It’s funny as a child how we don’t question the games we play and the slow burn of what we take in via popular media like film, books, and the simple conversations that we have. It’s difficult to think of a child of my generation of not having played cowboys andIndians, of not watching John Wayne, Gary Cooper in action against the Indians, who always were the enemy.
Always seen as savage, brutes, and cultureless, and always had to be eradicated, wipedout, burned to the ground, exterminated. Most films it seemed ended when all the Indians were dead, their bows, arrows, tomahawks, and spears being no match for rifles.
I was always the Indian in these games, never the cowboy. Why? Because of the fact I have Indian, as in the subcontinent, heritage. India is where as a child I was seen to be from. This fact alone made it my destiny never to be the hero.
Later on in life I read The Autobiography of Malcolm X, Soul on Ice by Eldridge Cleaver, Notes of a Native Son by James Baldwin. These books were not part of the school curriculum, rather the curriculum of friends who felt abandoned by the school. They had a profound effect on my being.
These texts transformed many of us marginalized kids who grew up in the 1960s and ’70s. I remember reading Frantz Fanon in the ’70s and thinking at last an articulation I could genuinely identify with.
As I started to make photographs, my projects would be informed by these books, so it comes as no surprise that in the research stages of Lost in the Wilderness, Bury My Heart at Wounded Knee by Dee Brown, and Ian Frazier’s On the Rez became important texts to help me work through the idea of making photographs at Pine Ridge Reservation.
What concerned you most about the idea of making photographs at Pine Ridge?
The questions one asks as an artist are first, why am I making this work?; secondly, how do I break away from cliches of images that exist?; thirdly, how do these photographs actually empower people, what do they say? I was concerned about the role of voyeur, of course, but I wanted to make something more lyrical more metaphorical.

◆ Exercise details
Decide whether each statement agrees with the interview excerpt, answering yes or no and quoting the deciding words: (a) In the childhood games, the speaker usually took the cowboy's role. (b) The Autobiography of Malcolm X was assigned in the speaker's school curriculum. (c) On the Rez by Ian Frazier was an important text in the research for Lost in the Wilderness. The listing that follows has no connection to the interview excerpt.

◆ Information given
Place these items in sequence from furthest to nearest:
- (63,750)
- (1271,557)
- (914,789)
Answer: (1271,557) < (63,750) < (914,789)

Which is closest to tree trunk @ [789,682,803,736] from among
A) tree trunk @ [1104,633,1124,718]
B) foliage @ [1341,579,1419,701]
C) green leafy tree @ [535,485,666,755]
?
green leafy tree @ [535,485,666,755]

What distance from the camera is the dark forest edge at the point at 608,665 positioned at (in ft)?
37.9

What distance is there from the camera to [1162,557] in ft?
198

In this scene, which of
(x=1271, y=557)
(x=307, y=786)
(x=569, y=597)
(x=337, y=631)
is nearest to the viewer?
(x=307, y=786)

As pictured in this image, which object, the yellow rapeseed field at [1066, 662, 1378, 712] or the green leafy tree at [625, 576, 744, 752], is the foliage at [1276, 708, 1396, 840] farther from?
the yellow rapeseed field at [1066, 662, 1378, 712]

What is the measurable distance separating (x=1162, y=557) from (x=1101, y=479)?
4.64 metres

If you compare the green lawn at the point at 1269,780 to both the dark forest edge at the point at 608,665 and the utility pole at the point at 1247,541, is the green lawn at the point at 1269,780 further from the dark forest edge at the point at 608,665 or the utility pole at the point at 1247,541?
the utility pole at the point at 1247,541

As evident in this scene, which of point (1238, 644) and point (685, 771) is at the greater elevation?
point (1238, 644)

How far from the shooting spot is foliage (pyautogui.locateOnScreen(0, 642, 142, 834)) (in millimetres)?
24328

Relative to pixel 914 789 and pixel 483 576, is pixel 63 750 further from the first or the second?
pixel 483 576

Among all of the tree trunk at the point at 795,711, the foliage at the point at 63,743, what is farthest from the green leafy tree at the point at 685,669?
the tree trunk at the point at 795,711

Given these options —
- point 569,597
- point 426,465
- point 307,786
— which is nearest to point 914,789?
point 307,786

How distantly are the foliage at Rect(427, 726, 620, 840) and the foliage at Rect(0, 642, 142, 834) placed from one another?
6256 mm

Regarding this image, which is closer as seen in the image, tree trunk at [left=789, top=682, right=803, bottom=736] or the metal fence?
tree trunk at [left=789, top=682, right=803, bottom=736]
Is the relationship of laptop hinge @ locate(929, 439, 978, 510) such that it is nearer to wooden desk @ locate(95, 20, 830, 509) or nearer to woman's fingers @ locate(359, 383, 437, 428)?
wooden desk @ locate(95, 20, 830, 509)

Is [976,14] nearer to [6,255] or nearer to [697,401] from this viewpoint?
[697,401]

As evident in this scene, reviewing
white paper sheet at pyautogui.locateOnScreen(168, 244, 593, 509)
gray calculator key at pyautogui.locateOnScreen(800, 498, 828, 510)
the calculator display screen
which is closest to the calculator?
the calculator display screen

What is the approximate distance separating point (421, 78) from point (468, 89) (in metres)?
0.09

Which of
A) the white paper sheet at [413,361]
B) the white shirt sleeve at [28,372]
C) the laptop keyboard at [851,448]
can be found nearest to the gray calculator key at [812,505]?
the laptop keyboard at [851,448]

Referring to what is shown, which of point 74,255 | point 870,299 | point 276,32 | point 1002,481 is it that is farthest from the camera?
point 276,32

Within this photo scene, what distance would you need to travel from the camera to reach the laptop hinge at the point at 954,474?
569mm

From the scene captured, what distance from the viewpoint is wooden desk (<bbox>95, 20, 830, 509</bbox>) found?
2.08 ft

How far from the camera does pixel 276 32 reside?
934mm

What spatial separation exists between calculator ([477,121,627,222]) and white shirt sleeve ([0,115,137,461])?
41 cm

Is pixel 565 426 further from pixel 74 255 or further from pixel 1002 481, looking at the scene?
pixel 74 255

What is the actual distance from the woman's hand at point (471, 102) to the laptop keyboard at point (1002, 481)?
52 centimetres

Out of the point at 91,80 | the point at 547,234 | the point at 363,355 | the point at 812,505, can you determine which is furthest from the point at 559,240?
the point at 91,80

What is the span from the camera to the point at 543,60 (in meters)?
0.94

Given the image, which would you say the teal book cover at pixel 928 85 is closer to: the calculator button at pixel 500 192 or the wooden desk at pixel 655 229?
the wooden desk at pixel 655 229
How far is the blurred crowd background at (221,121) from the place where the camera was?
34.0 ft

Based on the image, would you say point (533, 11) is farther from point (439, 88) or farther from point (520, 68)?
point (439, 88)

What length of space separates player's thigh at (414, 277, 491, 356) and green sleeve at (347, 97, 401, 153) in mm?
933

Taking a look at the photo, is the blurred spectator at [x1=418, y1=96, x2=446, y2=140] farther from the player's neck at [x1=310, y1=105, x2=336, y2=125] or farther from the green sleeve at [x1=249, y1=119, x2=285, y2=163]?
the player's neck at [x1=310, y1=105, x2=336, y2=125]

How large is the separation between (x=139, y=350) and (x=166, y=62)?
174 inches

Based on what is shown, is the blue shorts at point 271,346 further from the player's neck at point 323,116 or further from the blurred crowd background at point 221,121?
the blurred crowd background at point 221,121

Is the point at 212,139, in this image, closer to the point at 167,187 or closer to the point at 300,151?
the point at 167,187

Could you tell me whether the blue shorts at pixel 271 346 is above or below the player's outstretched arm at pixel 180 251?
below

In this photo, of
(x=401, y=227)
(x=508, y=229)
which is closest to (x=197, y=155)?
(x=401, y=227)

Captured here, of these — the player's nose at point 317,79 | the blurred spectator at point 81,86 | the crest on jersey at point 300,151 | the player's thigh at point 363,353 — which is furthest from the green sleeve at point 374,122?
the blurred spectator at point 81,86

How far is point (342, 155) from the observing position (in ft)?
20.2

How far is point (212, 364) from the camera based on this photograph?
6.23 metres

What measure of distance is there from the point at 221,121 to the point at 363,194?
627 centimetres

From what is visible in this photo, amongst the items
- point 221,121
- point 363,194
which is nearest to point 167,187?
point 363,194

◆ Task response
(a) No: "I was always the Indian in these games, never the cowboy."
(b) No: "These books were not part of the school curriculum, rather the curriculum of friends who felt abandoned by the school."
(c) Yes: "in the research stages of Lost in the Wilderness, Bury My Heart at Wounded Knee by Dee Brown, and Ian Frazier’s On the Rez became important texts"